Linda Besemer (born 1957) is an American painter, video artist, and educator. She is known for her abstract painting, and was a professor at Occidental College in Los Angeles.

== Life and career ==
Linda Besemer was born in 1957, in South Bend, Indiana. She attended Indiana University Bloomington (BFA 1981), and Tyler School of Art and Architecture at Temple University (MFA 1983).

Besemer was the James Irvine Distinguished Professor of the Arts at Occidental College in Los Angeles from 1987 until 2009. Additionally she taught coursework in gender theory in the women's studies and gender studies departments.
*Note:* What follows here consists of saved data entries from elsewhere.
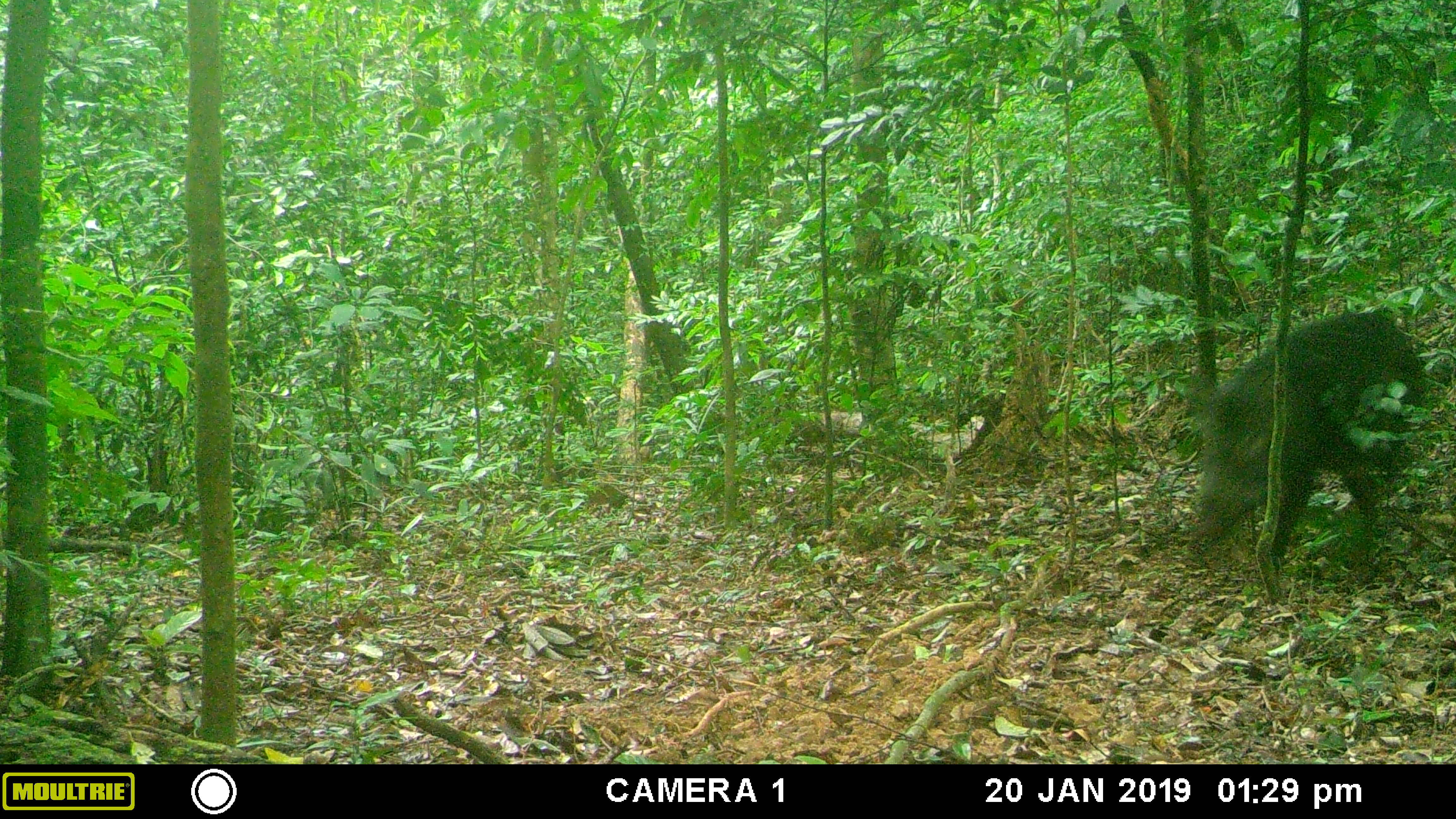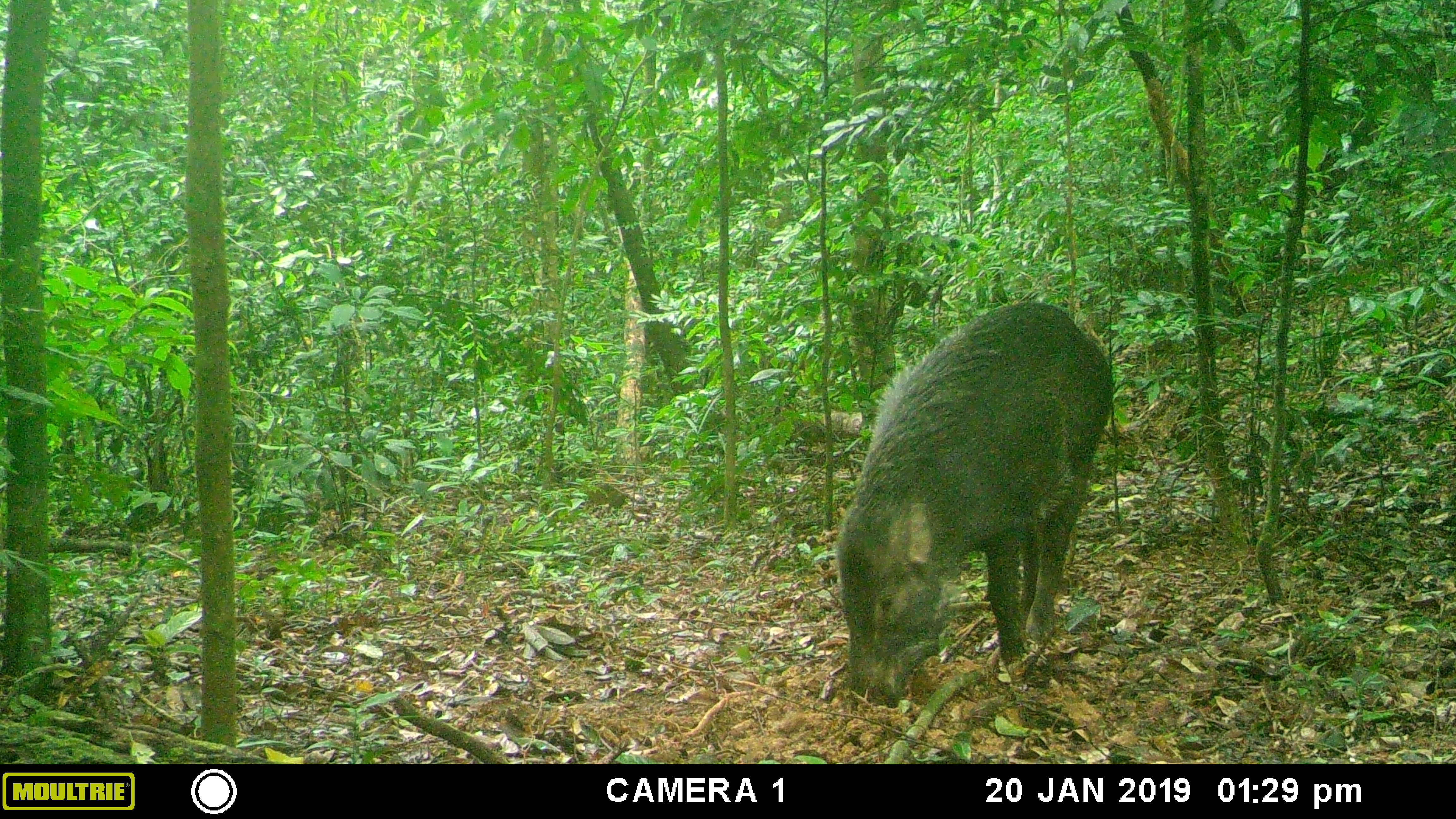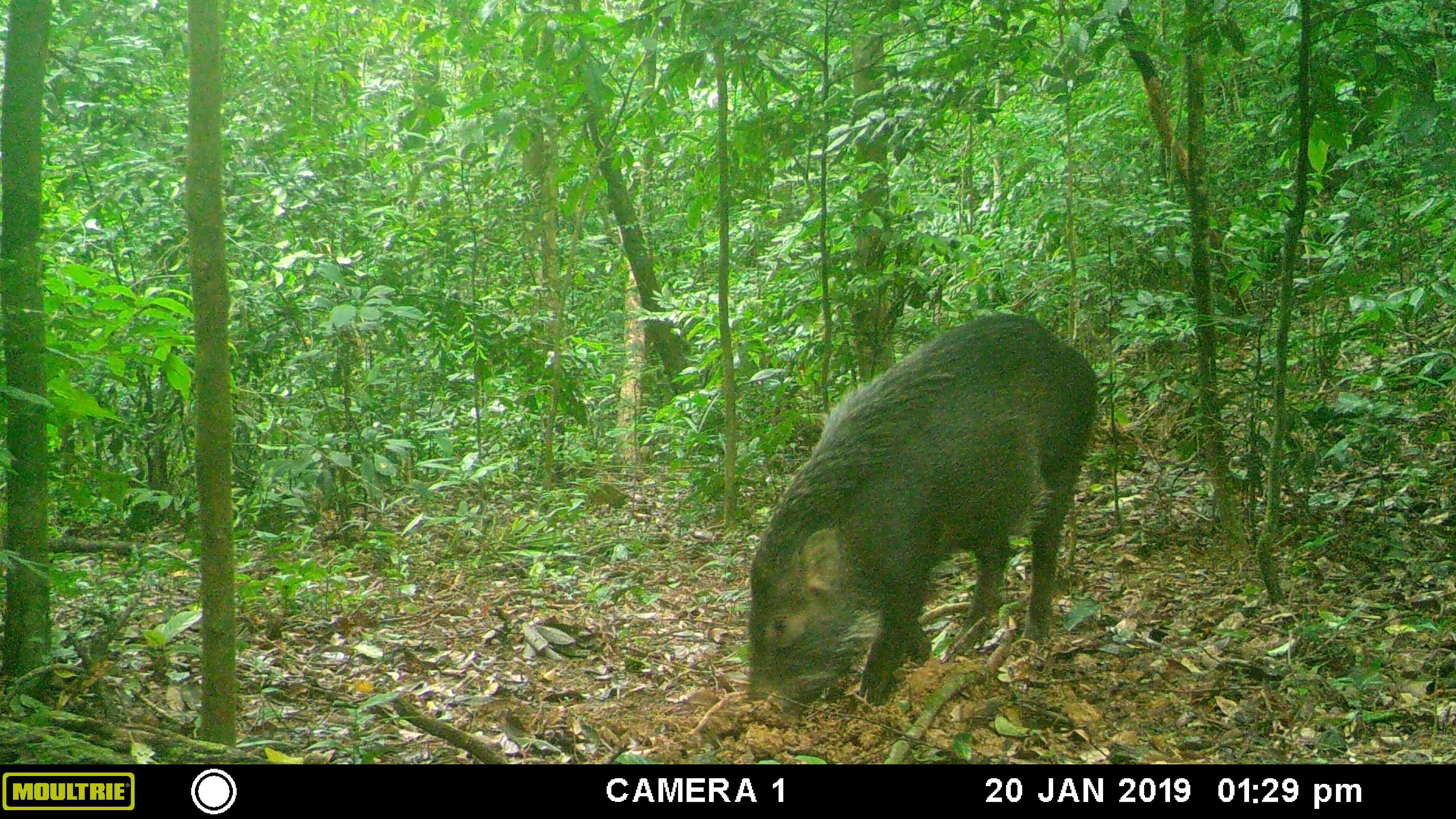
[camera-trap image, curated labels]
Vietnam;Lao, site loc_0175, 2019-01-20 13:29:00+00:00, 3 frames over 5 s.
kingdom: Animalia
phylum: Chordata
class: Mammalia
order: Artiodactyla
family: Suidae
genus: Sus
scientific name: Sus scrofa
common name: eurasian wild pig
Eurasian wild pig (Sus scrofa). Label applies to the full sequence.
She is known for her large scale abstract paintings, many of which have sculptural properties. Besemer is a recipient of the Anonymous Was a Woman Fellowship (2011), the Louis Comfort Tiffany Foundation Grant, the Chuck Close Rome Prize in painting from the American Academy in Rome, and the Guggenheim Fellowship (2022). In 2025, she was elected as an academic member of the National Academy in New York City.

Besemer's artwork can be found in museum collections including at the San Francisco Museum of Modern Art, the Whitney Museum of American Art, the Buffalo AKG Art Museum, the Los Angeles County Museum of Art, and the Tucson Museum of Art.